— Что, брат, уже середина ночи?
— По-моему, да.
— Может лихорадка наконец спадает. Мне что, снились сны?
— Снились, а еще ты бредил и говорил вслух. Но это, должно быть, лекарства так на тебя действуют.
— Бредил, говоришь? А что такое я говорил?
Я рассказал ему, что он говорил про ворота, от которых ему причинился такой вред, об охотнике, о наложнице Абисимти, о том, как он их всех проклинал за то, что они ввергли его в такую печальную участь.
Он кивнул головой. Лицо его омрачилось. Он обеспокоенно задумался и какое-то время молчал. Потом спросил:
— А тебя, брат, я тоже проклинал?
— Нет, меня нет, — ответил я, покачав головой.
Каким же огромным было его облегчение!
— Ах! Как же я испугался, что мог проклясть тебя!
— Нет-нет, ты этого не сделал.
— Но если бы все-таки это произошло, ты бы понимал, что это говорит лихорадка, а не Энкиду? Ты же знаешь…
— Конечно, знаю!
Он улыбнулся.
— Я был груб и несправедлив, брат. Это же не ворота виноваты, что я повредил руку. Ку-нинду ни при чем, если я попался людям. И Абисимти ни в чем не виновата. Можно взять назад проклятия, как ты думаешь?
— Думаю, брат, что можно.
— Тогда я беру свои проклятия назад. Если бы не охотник и эта женщина, я никогда не узнал бы тебя. Не научился бы есть божественный хлеб и пить вино царей. Я не носил бы роскошных одежд и не было бы у меня царственного брата Гильгамеша. Да процветает охотник, и в своем потомстве тоже. Да и пошлют боги женщине удачу, пусть ни один мужчина не пренебрежет ею, пусть царевичи и князья любят ее и забывают своих жен ради нее. Да пошлют ей боги свое общество после смерти. Пусть ее одарят гранатами, лапис-лазурью и золотом. Я беру свои проклятия обратно.
Он странно посмотрел на меня и совсем другим голосом спросил:
— Гильгамеш, я скоро умру?
— Ты не умрешь! Над тобой трудятся целители. Еще немного, и ты станешь таким, как раньше.
— Как хорошо было бы снова подняться с этого ложа и бегать рядом с тобой, брат, и охотиться вместе с тобой! Еще немного, говоришь?
— Еще совсем чуть-чуть!
Что еще мог я ему сказать? Почему не дать ему час покоя среди муки и страха? И все же во мне не умирала надежда, что он выздоровеет.

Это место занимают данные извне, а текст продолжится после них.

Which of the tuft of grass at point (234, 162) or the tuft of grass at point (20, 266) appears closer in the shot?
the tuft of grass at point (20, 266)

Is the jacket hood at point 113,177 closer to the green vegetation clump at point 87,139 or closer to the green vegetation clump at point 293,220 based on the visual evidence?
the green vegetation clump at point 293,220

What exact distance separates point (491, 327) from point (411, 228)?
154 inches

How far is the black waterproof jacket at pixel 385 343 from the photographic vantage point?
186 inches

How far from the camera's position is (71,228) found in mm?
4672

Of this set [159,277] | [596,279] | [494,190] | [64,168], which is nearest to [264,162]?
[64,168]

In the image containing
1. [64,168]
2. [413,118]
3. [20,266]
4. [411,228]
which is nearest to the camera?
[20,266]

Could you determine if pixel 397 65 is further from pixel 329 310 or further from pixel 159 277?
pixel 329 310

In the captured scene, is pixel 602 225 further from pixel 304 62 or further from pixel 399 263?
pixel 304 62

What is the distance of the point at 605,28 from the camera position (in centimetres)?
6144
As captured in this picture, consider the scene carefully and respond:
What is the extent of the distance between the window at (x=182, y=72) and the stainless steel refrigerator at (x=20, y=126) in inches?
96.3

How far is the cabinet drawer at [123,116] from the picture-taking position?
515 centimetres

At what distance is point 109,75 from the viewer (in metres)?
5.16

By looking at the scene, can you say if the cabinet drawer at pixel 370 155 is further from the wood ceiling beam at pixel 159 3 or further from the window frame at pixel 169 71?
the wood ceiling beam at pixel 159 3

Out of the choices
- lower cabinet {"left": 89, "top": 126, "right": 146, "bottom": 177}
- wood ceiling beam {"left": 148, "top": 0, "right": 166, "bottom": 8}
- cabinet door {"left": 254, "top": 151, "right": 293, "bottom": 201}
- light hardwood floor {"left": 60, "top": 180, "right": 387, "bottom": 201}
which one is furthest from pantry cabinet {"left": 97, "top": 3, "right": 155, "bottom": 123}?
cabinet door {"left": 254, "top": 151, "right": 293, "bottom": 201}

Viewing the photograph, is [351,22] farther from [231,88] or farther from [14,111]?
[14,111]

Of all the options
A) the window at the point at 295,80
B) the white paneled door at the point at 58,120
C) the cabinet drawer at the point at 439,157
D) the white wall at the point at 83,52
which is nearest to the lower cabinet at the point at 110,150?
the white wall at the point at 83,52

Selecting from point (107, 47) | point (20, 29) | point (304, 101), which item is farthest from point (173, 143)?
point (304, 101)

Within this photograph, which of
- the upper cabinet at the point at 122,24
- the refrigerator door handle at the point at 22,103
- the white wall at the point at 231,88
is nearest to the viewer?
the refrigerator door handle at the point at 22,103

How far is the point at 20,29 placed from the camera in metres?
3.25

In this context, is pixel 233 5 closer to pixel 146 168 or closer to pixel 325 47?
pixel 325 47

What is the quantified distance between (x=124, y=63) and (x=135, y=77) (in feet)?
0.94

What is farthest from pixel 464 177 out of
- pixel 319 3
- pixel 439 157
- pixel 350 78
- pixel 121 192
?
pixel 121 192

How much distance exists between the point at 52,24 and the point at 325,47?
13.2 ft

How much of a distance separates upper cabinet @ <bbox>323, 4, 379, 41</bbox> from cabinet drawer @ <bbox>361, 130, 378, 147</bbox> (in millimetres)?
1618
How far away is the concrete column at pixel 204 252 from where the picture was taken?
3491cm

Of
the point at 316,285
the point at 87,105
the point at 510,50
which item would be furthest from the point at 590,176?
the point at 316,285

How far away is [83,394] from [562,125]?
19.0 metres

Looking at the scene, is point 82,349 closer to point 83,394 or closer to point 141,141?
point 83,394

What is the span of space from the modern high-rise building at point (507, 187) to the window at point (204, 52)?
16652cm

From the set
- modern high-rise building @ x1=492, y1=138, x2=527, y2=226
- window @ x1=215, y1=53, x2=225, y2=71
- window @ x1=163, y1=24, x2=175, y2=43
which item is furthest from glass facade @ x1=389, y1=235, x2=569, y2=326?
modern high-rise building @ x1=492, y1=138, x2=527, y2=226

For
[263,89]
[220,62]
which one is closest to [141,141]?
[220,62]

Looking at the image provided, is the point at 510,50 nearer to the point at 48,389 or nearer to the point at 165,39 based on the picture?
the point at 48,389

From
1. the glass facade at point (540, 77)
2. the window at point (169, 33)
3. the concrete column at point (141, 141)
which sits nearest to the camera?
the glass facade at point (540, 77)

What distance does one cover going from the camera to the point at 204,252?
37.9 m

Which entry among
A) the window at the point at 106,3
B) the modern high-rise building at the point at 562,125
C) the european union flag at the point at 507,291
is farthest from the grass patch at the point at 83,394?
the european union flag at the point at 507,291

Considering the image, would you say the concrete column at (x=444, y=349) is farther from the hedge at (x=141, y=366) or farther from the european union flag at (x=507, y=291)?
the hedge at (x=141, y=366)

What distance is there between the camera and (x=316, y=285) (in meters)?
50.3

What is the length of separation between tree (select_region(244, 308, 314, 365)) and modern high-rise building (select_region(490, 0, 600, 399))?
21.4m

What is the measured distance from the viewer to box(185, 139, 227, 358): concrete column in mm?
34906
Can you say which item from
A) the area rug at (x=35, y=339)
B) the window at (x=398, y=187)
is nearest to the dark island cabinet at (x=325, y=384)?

— Спи. Теперь спи, Энкиду. Отдохни.
Он кивнул и закрыл глаза. Я смотрел на него почти до самой зари, пока не уснул сам. Я проснулся, когда вернулись целители, неся с собой животных для утренних жертв. Энкиду снова бредил, и в бреду где-то путешествовал. Я успокоил себя, сказав, что болезнь, наверное, будет наступать и отступать… пока окончательно не пройдет.
В тот день знахари гадали на масляном пузырьке, на воде, собравшись кружком и наблюдая за теми узорами, которые образовывались на воде от масла.